I began using spray paint in 1998, when I noticed that a studio neighbor was using it and I liked the soft edges it left in his (mostly oil) paintings. From the moment I shook my first can and hit that spray button, I was hooked! I developed all kinds of ways to make the paint dry in uneven pools, I layered it to “mix” new colors, combined it with collage and oil stick marks, sprayed through found-object and hand-cut stencils, and tried all kinds of experimental tricks. I loved it! It was like working with a giant crayon.
It also felt like a subversive way to work. I thought of gangs of kids bombing subway cars parked in silent night-time train yards. It felt like a very “non fine art” way to create.
But when I moved my studio to the basement of my home three years ago, I figured spray paint as a medium would be out. I didn’t want any chemical smells sneaking up through the floor, or lingering in my living room the way they did in my former warehouse studio. So I gave away my new or almost-new cans to a friend who’s a graffiti artist, and took the older or almost empty cans to my town’s hazardous waste disposal day. I thought my spray painting days were over.

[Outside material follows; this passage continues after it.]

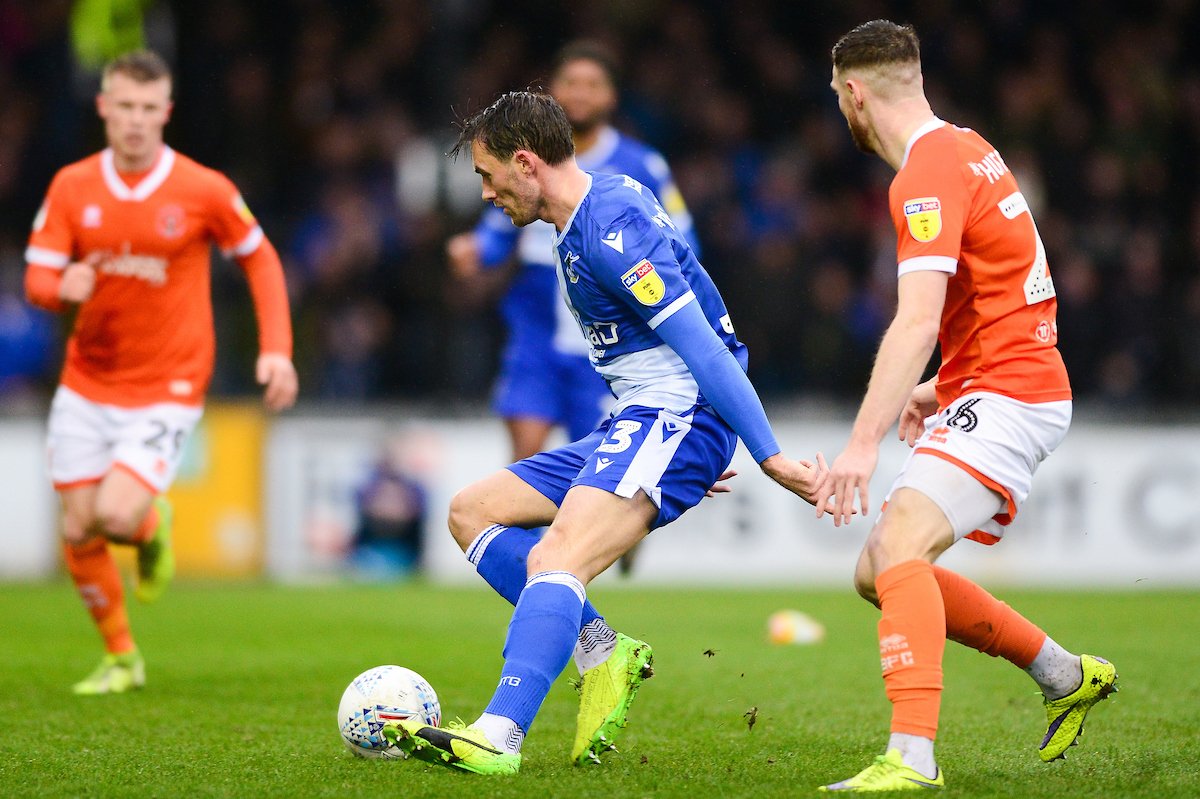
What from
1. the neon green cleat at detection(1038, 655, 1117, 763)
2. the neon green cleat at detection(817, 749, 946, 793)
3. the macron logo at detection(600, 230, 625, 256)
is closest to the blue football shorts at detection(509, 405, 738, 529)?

But last week, when I accompanied my husband on a trip to the hardware store to buy some toilet repair supplies, I spied a row of sweet new Krylon colors as we passed the paint aisle. I told myself to forget it, that spray paint was out of my life forever.
But I couldn’t get that vision of the Krylon aisle out of my imagination! So this morning I found myself standing at the register of the hardware store with four cans: Periwinkle, Oxford Blue, Burgundy and Purple. My hands were trembling with excitement as I handed my money over to the cashier. I was about to re-enter the world of spray paint!
I experimented by spraying onto a small piece of cloth in my studio this afternoon – with the door opened to the back yard, two fans blasting, and wearing a respirator – and it didn’t seem bad at all down there. A few hours later, there is no lingering smell at all. So I’m going to try making one painting and see how it goes. (I’m spraying lines onto cloth and cutting it into collage pieces, rather than spraying multiple layers onto the surface of the entire canvas, so it should be less intense than some of the other spray-painted series I’ve made.)
So it seems that I’m a spray-paint artist once again!